EU legislation should be tightened to force transparency in relation to the true ownership of companies and trusts, EU justice commissioner Vera Jourova has told the Financial Times.

It is not acceptable for the wealthy to hide money overseas to avoid tax, Jourova told the newspaper, and she is re-examining EU rules to see how they can be improved.

"We have to look at the accessibility of the beneficial ownership registers and also look at the rules for trusts. We need to further increase transparency," she told the Financial Times.

Ordinary citizens work hard and pay their taxes, and cannot understand why it is still possible for some people to hide their money from tax authorities, Jourova said.

"We cannot tolerate this – it is a question of fairness and justice in the EU," she told the Financial Times ahead of a meeting of EU finance ministers.

The UK, Germany, France, Italy and Spain announced this month that they will automatically exchange information on beneficial ownership to show who really owns and controls their companies and trusts. These so-called 'G5' economies have also written to their colleagues in the G20 urging them to adopt the same measures.

The announcement was described as "ground-breaking" by UK chancellor George Osborne, who said that it would ultimately make it more difficult for firms to "dodge tax or funnel corrupt funds".

According to the G5 finance ministers' letter, beneficial ownership information relating to "companies, trusts, foundations, shell companies and other relevant entities and arrangements" will be exchanged "in a fully searchable format" and will include "information on entities and arrangements closed during the relevant year".

The exchange will initially operate as a pilot, during which participating economies will explore the best way to exchange this information with a view towards ultimately developing a "truly global common standard". This work should be led by the global Organisation for Economic Cooperation and Development (OECD), alongside the Financial Action Task Force. Ultimately, the system should develop into one of "interlinked registries containing full beneficial ownership information", according to the letter.

The OECD has already developed a common reporting standard (CRS), through which more than 90 countries will automatically exchange offshore bank account information with other jurisdictions on an annual basis. The first exchanges will take place in 2017 with more countries due to begin participating in 2018.

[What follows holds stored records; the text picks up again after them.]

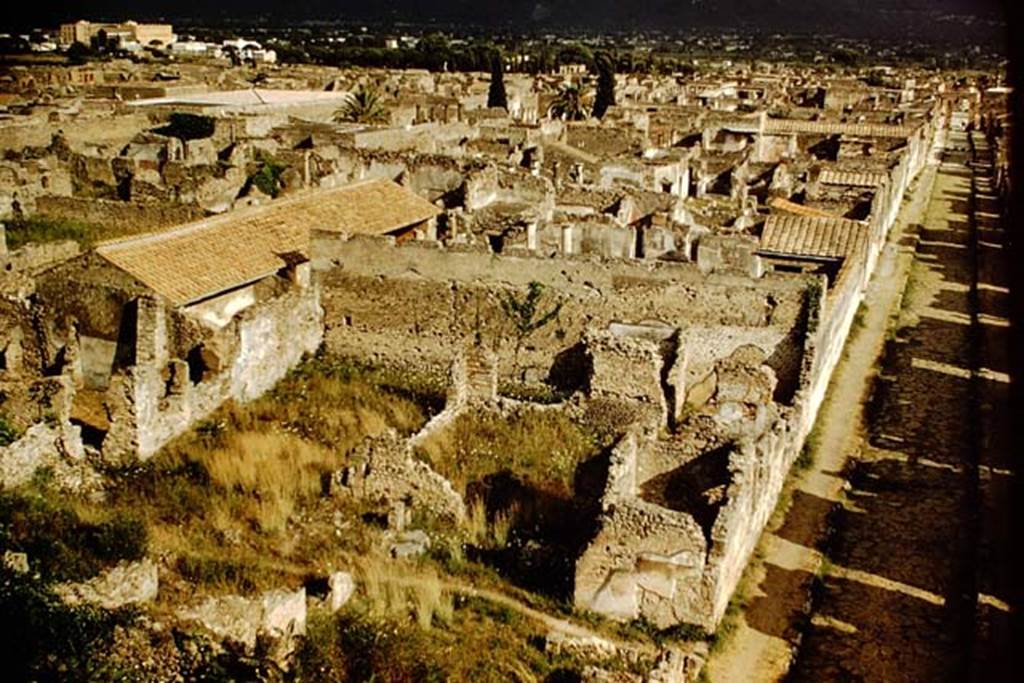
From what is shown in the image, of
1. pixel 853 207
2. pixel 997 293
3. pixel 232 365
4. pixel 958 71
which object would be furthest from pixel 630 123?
pixel 958 71

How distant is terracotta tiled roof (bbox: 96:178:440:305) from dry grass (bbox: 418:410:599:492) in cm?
524

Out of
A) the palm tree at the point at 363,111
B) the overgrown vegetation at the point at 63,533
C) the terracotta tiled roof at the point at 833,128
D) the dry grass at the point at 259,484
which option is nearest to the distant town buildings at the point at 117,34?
the palm tree at the point at 363,111

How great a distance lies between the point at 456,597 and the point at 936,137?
58.4 meters

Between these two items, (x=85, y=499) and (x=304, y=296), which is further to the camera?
(x=304, y=296)

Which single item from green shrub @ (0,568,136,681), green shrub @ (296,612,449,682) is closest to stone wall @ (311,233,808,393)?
green shrub @ (296,612,449,682)

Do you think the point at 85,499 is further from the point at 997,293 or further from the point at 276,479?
the point at 997,293

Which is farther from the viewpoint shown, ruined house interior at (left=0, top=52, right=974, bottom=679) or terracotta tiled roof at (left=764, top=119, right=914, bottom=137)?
terracotta tiled roof at (left=764, top=119, right=914, bottom=137)

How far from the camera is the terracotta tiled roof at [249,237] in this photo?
1716 cm

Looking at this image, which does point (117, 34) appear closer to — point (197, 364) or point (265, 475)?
point (197, 364)

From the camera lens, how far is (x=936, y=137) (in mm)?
61688

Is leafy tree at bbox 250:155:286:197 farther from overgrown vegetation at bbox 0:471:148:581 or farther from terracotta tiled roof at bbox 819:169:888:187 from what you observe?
terracotta tiled roof at bbox 819:169:888:187

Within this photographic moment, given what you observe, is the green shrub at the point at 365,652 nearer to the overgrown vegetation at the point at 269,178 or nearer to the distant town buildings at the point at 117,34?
the overgrown vegetation at the point at 269,178

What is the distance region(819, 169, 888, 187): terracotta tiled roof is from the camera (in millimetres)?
35062

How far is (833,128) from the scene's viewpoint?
50.8 m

Since 6 April, UK companies and limited partnerships have been obliged to keep a register of 'people with significant control' (PSCs). PSCs are individuals who hold more than 25% of a company's shares or voting rights, have the right to appoint a majority of directors or have the right to exercise, or actually exercise, significant influence or control over the company. Companies will have to supply the information to Companies House from 30 June 2016 when they file the company's confirmation statement - the replacement for the annual return. A company's PSC register can be inspected free of charge by those with a 'proper purpose' and most of the information supplied to Companies House will be publicly available.

Other major economies have committed to introducing similar registers which will be accessible to 'competent authorities' and other limited categories of people with a legitimate interest in accessing the information.

The UK is also proposing to introduce a register of offshore companies owning UK property or participating in government contracts. A consultation on the proposals closed earlier this month. It proposed that foreign companies be required to provide information on their beneficial ownership before they were able to buy land/property in England or Wales or enter into public procurement contracts in England. It is not yet clear whether the requirement to provide beneficial ownership information will be applied to foreign companies that already own property or land in England and Wales.